For over half a century, Columbia has been home to the headquarters of the National Association of Watch and Clock Collectors (NAWCC), whose campus on Poplar Street includes a clocktower, museum, library, and “School of Horology,” for training professional clock and watch repairers.
In 1930, another bridge, the Veterans Memorial Bridge, was opened to facilitate traffic flow across the Susquehanna. It first opened as a toll bridge, and to avoid the toll, in coldest winter months some daring motorists would cross on the firmly frozen river.
Also in the 1930s, many of Columbia’s brick walkways were replaced with concrete sidewalks by D.K. Lockard, and H.T. Peters of Mountville, whose bronze plaques can still be seen today embedded in the sidewalks.
Some of the original schools in Columbia were the Washington Institute, Manor Street School, Cherry Street School, Poplar Street School, and Taylor School. Today’s schools are Park Elementary, Taylor Elementary, Holy Trinity Elementary, Our Lady of the Angels Elementary, and the Columbia High School.
The start of the 20th century brought economic challenge to Columbia as local industries declined. The lumber industry eventually disappeared as surrounding woodlands became depleted. With the depletion of Chestnut Hill iron ores, the iron furnaces shut down. Eventually steel rolling mills also ceased operation. In 1906, the Pennsylvania Railroad opened a new facility in Enola across the river from Harrisburg which decreased the work force of Columbia’s railroad. By 1920, the population had dropped over 10% to 10,836.
The Great Depression accelerated Columbia’s economic decline. The Pennsylvania Railroad’s service to the north and the south was eliminated. WW II brought increased employment, but did not bring long-term prosperity to the borough.

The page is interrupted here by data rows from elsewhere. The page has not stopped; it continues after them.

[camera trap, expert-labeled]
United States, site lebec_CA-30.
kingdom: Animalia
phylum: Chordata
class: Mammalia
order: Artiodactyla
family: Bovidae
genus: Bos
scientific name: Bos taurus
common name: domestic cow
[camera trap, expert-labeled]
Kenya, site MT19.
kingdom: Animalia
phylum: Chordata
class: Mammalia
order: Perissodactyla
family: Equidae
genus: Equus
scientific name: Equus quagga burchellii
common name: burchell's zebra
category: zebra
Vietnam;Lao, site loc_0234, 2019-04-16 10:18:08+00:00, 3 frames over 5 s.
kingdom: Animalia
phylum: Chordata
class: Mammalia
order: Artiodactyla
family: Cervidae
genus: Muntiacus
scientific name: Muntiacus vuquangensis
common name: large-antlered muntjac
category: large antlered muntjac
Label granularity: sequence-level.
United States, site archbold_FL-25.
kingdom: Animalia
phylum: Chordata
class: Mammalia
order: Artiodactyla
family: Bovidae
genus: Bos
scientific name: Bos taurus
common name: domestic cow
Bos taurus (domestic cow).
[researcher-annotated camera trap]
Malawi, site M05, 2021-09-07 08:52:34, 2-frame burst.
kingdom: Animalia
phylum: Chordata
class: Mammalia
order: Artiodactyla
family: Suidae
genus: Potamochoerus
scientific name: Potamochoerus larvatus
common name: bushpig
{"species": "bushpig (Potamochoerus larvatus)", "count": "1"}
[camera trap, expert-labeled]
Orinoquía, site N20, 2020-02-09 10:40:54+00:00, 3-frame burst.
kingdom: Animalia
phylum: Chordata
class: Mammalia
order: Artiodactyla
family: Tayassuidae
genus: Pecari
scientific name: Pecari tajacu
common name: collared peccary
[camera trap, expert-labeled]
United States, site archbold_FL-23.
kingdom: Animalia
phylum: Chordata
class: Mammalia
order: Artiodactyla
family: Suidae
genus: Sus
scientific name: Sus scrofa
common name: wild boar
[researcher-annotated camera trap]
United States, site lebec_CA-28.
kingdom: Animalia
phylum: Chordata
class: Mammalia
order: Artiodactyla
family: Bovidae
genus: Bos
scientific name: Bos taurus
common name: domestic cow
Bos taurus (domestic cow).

The 1960 population had returned to the 1900 levels, and in 1965 a detailed study of Columbia’s basic strengths and weaknesses was prepared. Although some of the reports findings were implemented, most were not. The Wright’s Ferry Bridge was opened in 1972, but only served to divert traffic around Columbia. The growth and prosperity experienced in many surrounding Lancaster County towns bypassed Columbia for the remainder of the 20th Century, but with the start of the next century, there are promising changes in the works: a new hotel, an entertainment attraction, Historic District status, art galleries, and repurposing of old structures.